While acknowledging that Epic's platform currently lacks many quality-of-life features available on Steam, Pitchford pointed to Epic's public road map for adding many of those features before September's Borderlands 3 launch. In fact, Pitchford sees the game's impending release as a "forcing function... that will, in turn, make all those features available on a faster timeline than otherwise possible... If I were to bet on this... Epic will inevitably surpass Valve on features and quality of service."
Pitchford acknowledges that publisher 2K and developer Gearbox could have hedged their bets by releasing on both Steam and Epic. But he added that he feels the entire industry will be better served in the long run if Borderlands 3's exclusivity can help make the Epic Games Store competitive with Steam. (The sizable investment Epic has made in paying to get exclusive content on its store probably didn't hurt, either)

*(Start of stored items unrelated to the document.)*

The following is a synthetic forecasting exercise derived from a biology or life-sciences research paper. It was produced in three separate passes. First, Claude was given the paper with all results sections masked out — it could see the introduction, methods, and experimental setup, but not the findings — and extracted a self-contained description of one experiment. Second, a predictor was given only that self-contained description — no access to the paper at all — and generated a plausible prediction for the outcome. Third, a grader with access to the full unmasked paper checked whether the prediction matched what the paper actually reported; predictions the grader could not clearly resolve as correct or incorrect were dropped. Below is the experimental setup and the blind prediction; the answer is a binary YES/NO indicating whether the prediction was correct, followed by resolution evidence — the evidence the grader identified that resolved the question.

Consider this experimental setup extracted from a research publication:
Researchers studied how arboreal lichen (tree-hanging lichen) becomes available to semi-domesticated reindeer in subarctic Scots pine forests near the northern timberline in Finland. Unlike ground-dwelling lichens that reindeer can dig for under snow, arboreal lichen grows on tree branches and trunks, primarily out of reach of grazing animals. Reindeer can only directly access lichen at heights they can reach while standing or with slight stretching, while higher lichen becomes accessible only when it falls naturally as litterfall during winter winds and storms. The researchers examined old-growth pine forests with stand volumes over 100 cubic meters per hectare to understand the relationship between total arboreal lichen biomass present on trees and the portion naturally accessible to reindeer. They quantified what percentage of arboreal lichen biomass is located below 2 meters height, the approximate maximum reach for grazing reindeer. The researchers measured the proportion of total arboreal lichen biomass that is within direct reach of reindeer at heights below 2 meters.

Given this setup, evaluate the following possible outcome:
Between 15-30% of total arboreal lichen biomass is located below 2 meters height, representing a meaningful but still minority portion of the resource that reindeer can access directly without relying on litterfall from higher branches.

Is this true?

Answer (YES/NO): NO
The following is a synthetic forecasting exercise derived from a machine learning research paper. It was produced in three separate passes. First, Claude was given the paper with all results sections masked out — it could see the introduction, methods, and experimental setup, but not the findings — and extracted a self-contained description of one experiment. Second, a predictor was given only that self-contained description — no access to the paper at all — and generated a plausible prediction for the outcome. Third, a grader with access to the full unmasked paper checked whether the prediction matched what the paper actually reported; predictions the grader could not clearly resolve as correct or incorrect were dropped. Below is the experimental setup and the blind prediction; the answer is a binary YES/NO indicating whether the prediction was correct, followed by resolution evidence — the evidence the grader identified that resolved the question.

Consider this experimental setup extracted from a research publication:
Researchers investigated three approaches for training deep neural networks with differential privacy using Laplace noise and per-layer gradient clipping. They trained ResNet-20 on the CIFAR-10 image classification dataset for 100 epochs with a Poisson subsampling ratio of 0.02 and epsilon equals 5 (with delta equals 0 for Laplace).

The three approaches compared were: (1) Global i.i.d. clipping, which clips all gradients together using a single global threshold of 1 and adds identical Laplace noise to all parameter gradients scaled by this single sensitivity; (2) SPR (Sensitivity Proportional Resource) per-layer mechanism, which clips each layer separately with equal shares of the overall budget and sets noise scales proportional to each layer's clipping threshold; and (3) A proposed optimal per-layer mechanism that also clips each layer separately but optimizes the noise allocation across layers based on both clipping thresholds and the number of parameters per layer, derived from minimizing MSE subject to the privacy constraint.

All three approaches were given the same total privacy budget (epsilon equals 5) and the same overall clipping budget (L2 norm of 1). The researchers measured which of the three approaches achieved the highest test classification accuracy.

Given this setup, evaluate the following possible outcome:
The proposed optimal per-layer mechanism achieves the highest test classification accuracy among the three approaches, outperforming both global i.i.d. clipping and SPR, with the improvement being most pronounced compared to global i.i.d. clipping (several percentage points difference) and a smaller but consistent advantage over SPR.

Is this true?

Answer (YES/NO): NO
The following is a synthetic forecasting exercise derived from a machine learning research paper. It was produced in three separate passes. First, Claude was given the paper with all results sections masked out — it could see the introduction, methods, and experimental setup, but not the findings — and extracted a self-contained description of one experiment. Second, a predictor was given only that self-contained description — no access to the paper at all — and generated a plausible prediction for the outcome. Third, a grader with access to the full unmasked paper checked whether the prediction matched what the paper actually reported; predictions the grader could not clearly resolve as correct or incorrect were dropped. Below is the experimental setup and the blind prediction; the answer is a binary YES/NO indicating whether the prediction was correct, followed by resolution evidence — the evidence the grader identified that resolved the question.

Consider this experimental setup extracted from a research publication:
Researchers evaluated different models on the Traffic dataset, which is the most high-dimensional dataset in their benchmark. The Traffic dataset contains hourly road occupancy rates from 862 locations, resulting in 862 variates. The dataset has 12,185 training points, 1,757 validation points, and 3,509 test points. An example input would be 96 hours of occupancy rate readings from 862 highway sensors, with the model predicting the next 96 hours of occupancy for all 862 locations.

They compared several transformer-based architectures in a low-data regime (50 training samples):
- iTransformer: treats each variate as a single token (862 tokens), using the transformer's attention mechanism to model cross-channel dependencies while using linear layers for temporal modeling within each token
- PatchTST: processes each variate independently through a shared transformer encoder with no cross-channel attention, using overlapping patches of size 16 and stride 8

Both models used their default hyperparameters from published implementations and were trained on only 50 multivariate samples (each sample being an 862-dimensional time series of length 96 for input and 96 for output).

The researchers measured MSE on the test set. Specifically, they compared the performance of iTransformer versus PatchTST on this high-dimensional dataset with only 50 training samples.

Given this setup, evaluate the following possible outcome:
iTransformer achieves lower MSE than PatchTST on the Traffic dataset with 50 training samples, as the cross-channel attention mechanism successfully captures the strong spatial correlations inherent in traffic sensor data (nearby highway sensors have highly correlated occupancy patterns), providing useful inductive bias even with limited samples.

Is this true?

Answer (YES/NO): YES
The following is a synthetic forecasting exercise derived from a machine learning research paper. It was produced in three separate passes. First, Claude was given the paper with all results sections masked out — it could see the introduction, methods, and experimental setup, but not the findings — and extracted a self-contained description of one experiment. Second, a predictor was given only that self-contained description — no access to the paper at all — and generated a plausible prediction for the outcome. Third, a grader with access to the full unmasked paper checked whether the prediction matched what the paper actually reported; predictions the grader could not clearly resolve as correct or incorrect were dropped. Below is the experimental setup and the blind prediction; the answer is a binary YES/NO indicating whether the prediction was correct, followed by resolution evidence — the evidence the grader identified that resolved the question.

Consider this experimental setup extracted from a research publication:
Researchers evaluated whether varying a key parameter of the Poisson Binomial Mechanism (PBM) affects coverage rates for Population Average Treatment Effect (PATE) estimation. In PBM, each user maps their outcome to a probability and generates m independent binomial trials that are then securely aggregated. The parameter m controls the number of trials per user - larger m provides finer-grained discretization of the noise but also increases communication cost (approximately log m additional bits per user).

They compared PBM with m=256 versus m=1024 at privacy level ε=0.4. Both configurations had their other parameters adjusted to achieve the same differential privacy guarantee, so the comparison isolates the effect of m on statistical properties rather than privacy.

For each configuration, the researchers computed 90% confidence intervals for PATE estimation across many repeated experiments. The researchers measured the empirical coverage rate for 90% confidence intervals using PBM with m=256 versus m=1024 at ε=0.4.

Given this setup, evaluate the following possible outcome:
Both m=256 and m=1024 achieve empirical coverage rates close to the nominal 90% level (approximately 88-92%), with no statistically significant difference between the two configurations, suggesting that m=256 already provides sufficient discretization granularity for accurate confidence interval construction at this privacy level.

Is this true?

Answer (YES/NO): YES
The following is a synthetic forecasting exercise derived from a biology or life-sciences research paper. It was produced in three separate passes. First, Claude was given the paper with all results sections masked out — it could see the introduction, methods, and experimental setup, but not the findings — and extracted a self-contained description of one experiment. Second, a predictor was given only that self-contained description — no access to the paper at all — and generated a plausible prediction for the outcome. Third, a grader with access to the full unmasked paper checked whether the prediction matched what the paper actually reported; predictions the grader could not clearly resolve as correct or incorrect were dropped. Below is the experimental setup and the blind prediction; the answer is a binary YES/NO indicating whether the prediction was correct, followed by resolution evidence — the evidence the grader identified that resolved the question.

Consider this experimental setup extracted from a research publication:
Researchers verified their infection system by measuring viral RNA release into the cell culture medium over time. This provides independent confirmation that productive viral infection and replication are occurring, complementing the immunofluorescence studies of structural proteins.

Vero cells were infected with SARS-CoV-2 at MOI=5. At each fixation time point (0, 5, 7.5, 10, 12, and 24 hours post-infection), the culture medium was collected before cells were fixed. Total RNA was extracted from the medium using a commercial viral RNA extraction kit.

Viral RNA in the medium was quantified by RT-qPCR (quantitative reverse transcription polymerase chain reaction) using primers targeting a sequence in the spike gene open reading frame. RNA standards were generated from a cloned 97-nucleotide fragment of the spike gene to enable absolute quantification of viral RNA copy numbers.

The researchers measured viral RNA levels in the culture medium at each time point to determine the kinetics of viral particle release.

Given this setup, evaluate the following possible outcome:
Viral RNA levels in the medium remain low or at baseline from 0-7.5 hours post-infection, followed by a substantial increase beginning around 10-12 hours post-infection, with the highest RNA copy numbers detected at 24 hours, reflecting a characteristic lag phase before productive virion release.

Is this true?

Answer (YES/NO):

Before Epic came into the platform picture, Pitchford says, "a huge amount of the value that Valve has generated [through Steam] has been used to enrich the handful of people who own and manage the company... They’ve been able to do this because they haven’t had to worry about it. There has been no viable competitor to Steam. They have had no external force sufficient to challenge their revenue share and no external force sufficient to motivate a sufficient reinvestment of revenue."
Pitchford sees Epic as "the only guys who can really come along to disrupt Steam’s monopoly and help all this get fixed... From a track record point of view, my expectation is that Epic’s investment in technology will outpace Valve’s substantially. When we look back at Steam in five or ten years, it may look like a dying store and other, competitive stores, will be the place to be."
Pitchford points to the way Steam has already upped its revenue sharing for popular games as evidence of how seriously it is taking the new competition. "Holy shit! That’s a miracle," he added. "I think the folks at Valve are really smart and really great and they are also, probably, starting to redirect investment into their store."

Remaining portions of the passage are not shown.